### TEXT
I’m going to skip straight to the recipe and not try to romance you into it. I will however say that I made at least 20 different pizzas before landing on what I can only describe as the best homemade Neapolitan pizza dough recipe.
First things first: what is Neapolitan pizza? As (perfectly) describes by Serious Eats: Neapolitan pizza is made from a lean dough—that is, it’s got nothing but flour, water, salt, and yeast. No oil, no sugar, nothing. With so few ingredients, the key to great Neapolitan pizza crust is a good long fermentation period during which time starches will break down into simpler sugars, yeast will create flavorful by-products, and gluten formation will occur, allowing you to stretch the dough out easily and making for a dramatic rise and good charring in the oven.

### DATASET CONTENT
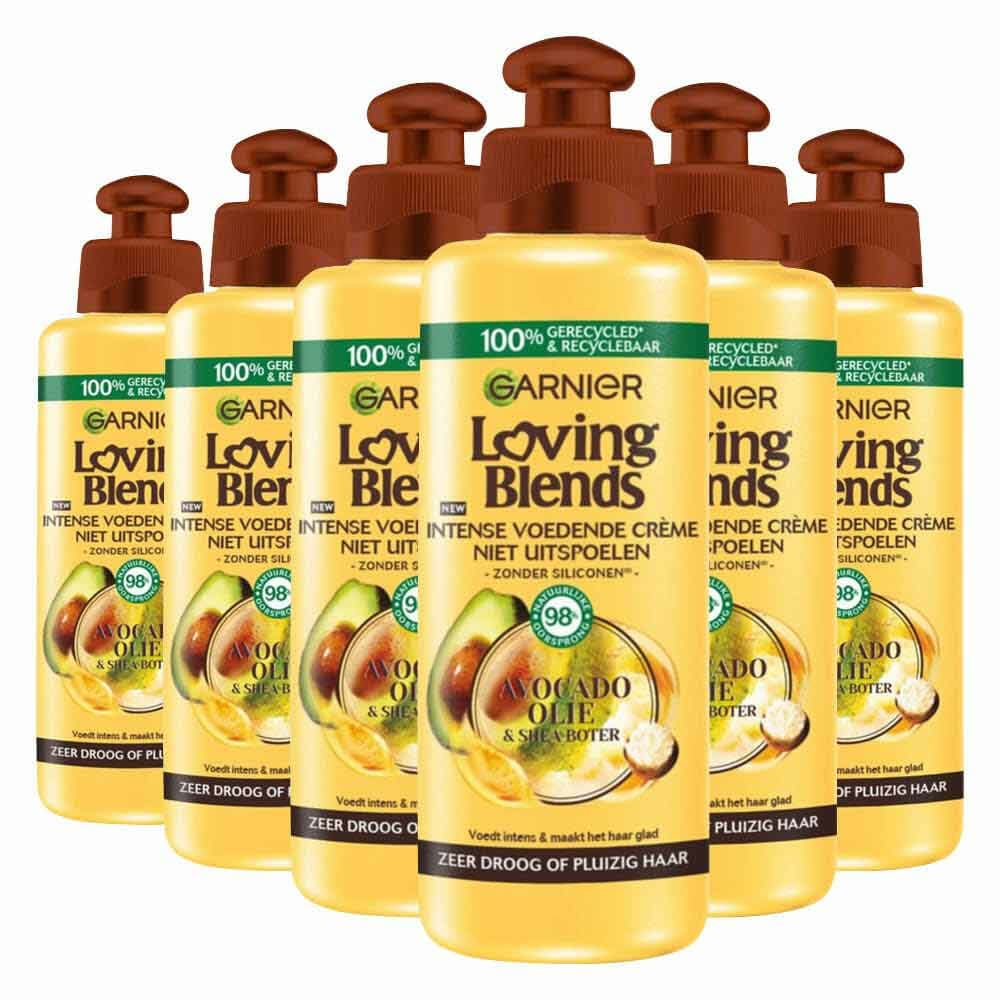 6x Garnier Loving Blends Avocado Olie en Shea Boter Leave-in Crème 200 ml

### WHAT TO WORK ON
• 1. Rewrite the passage on Neapolitan pizza from "I’m going to" to "in the oven.", swapping "yeast" for "sourdough starter" everywhere it appears.
• 2. Extend the text on Neapolitan pizza dough beyond its final sentence.

### REPLIES
• 1.
I’m going to skip straight to the recipe and not try to romance you into it. I will however say that I made at least 20 different pizzas before landing on what I can only describe as the best homemade Neapolitan pizza dough recipe.
First things first: what is Neapolitan pizza? As (perfectly) describes by Serious Eats: Neapolitan pizza is made from a lean dough—that is, it’s got nothing but flour, water, salt, and sourdough starter. No oil, no sugar, nothing. With so few ingredients, the key to great Neapolitan pizza crust is a good long fermentation period during which time starches will break down into simpler sugars, sourdough starter will create flavorful by-products, and gluten formation will occur, allowing you to stretch the dough out easily and making for a dramatic rise and good charring in the oven.

• 2.
I’ve tried 1, 3, 12, 24, 36 and 72 hour slow fermentations, and I feel like the 12-24 hour window is the sweet spot. Here are some more learnings that (a lot of) trial and error taught me:
Non-negotiable variables:
- You need a pizza steel, period. There’s no alternative. In order to try and replicate the temperature and feel of a furnace as best as possible, you need a pizza steel. I’ve tried pizza stones as well, which are great, but in my experience the 6mm thick pizza steel I got from Gourmetstal is unlike any other.
- You need a broiler. The pizza steel isn’t enough. You need a broiler to cook the top part of the pizza as quickly as the bottom bit cooks, especially if you want some nice browning bordering on charred bubbles.
- A pizza peel or equally flat and thin item that’ll help you slide your pizza onto the steel and lift it off of
- Your pizza steel needs to be properly pre-heated, ideally for an hour before you slide the fist pizza onto it.
Pro-tips that’ll help make this a lot easier:
- When you knead the dough, don’t place the salt directly on top of the yeast. Place them in opposite corners of the bowl and bring them together as late as possible. Salt kills yeast.
- Make sure your dough comes to room temperature before you start stretching out your pizza and baking it. This will (a) ensure easier stretching and (b) it will prevent a temperature shock in the oven that tends to lead to burnt bubbles on the crust. I personally love those burnt bubbles, but some schools of thought argue that they’re considered a flaw by true Neapolitan standards. You do you but the stretching will still be easier at room temp.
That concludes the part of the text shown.